Steinwart stand auf. «Liebe Eiche. Du kannst zwar nicht reden. Aber wenn du ein Problem hast und meine Aufmerksamkeit auf dich ziehen wolltest, dann ist dir das gelungen. Gib mir ein Zeichen. Was ist dein Problem?» Immer näher ging er auf den Baum zu und setzte vorsichtig einen Fuß vor den anderen. Unter dem Waldboden bemerkte er ein Zucken, ein Strecken, Bewegung und Veränderung. Er spürte die ersten Wurzeln, die nach seinen Füßen griffen und plötzlich … ja, plötzlich bemerkte er, wie er in den Boden einsank. Erschrocken wollte er nach etwas greifen um den Fall aufzuhalten. Fall? Nein, es war ein sanftes Gleiten. Vom Wurzelgeflecht getragen wurde er sanft nach unten befördert und sein Herzklopfen ließ nach, als er merkte, dass die Eiche ihm nichts Böses wollte. Nach wenigen Augenblicken wurde er gestoppt und die Wurzeln zogen sich von ihm zurück. Verwirrt sah er sich um. Jedoch, die Dunkelheit um ihn schien undurchdringbar.
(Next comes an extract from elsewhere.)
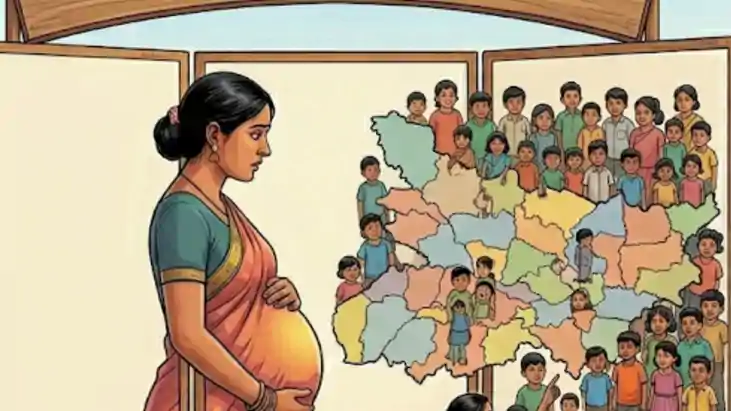 fertility rate in Bihar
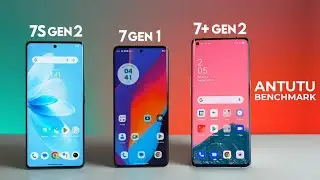 Snapdragon 7S Gen 2 Vs Snapdragon 7 Gen 1 Vs Snapdragon 7+ Gen 2 | Antutu Benchmark & Specification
«Ich Idiot», murmelte er und kramte seine Grubenlampe aus seinem Arbeitsbündel. Warum auch immer, er hatte sie, Macht der Gewohnheit eben, mitgenommen. Als das warme Licht aus der Lampe erstrahlte, nahm er seine Umgebung in Augenschein. Erst wollte ihm nichts auffallen, das dort nicht hingehörte. Ich weiß, euch als Baumkundigen wäre es sofort aufgefallen. Aber ihr dürft nicht vergessen, dass Steinwart Wurzelknopf ein Bergkundiger und kein Baumkundiger war. Lasst mich jedoch weiter erzählen. Er wollte sich schon resignierend abwenden und versuchen wieder ans Tageslicht zu kommen, da sah er aus den Augenwinkeln etwas, das seine Aufmerksamkeit erregte. Es sah aus wie seine Grubenlampe, nur war das, was er dort sah ungleich viel älter. Vorsichtig zog er es aus dem Wurzelgeflecht hervor und erkannte eine uralte Karaffe, schimmernd unter all dem Schmutz der Jahrzehnte, vielleicht auch Jahrhunderte, der sich darauf angesammelt hatte. Als er die Karaffe bewegte, bemerkte er ein leichtes Gluckern, als ob sie mit einer Flüssigkeit gefüllt sei.

«Ich nehme sie mit», sprach er leise zu sich. Aber die Eiche schien ihn gehört zu haben und es war ihm als vernehme er einen Seufzer der Erleichterung. Als habe diese Karaffe dem alten Baum lange Zeit auf der Seele gelegen. Denn auch Bäume haben eine Seele, damit ihr das wisst. Im gleichen Moment trug ihn das Wurzelwerk auch schon wieder nach oben und ließ ihn im selben Augenblick wieder unbehelligt seiner Wege ziehen.

Von weitem hörte Hyazintha ihn schon rufen. «Weib, Weib, schau was ich gefunden habe!» Keuchend und völlig ausser Atem (denn Zwerge rennen sonst eigentlich fast nie), kam Steinwart nach Hause und stellte die Karaffe auf den Tisch.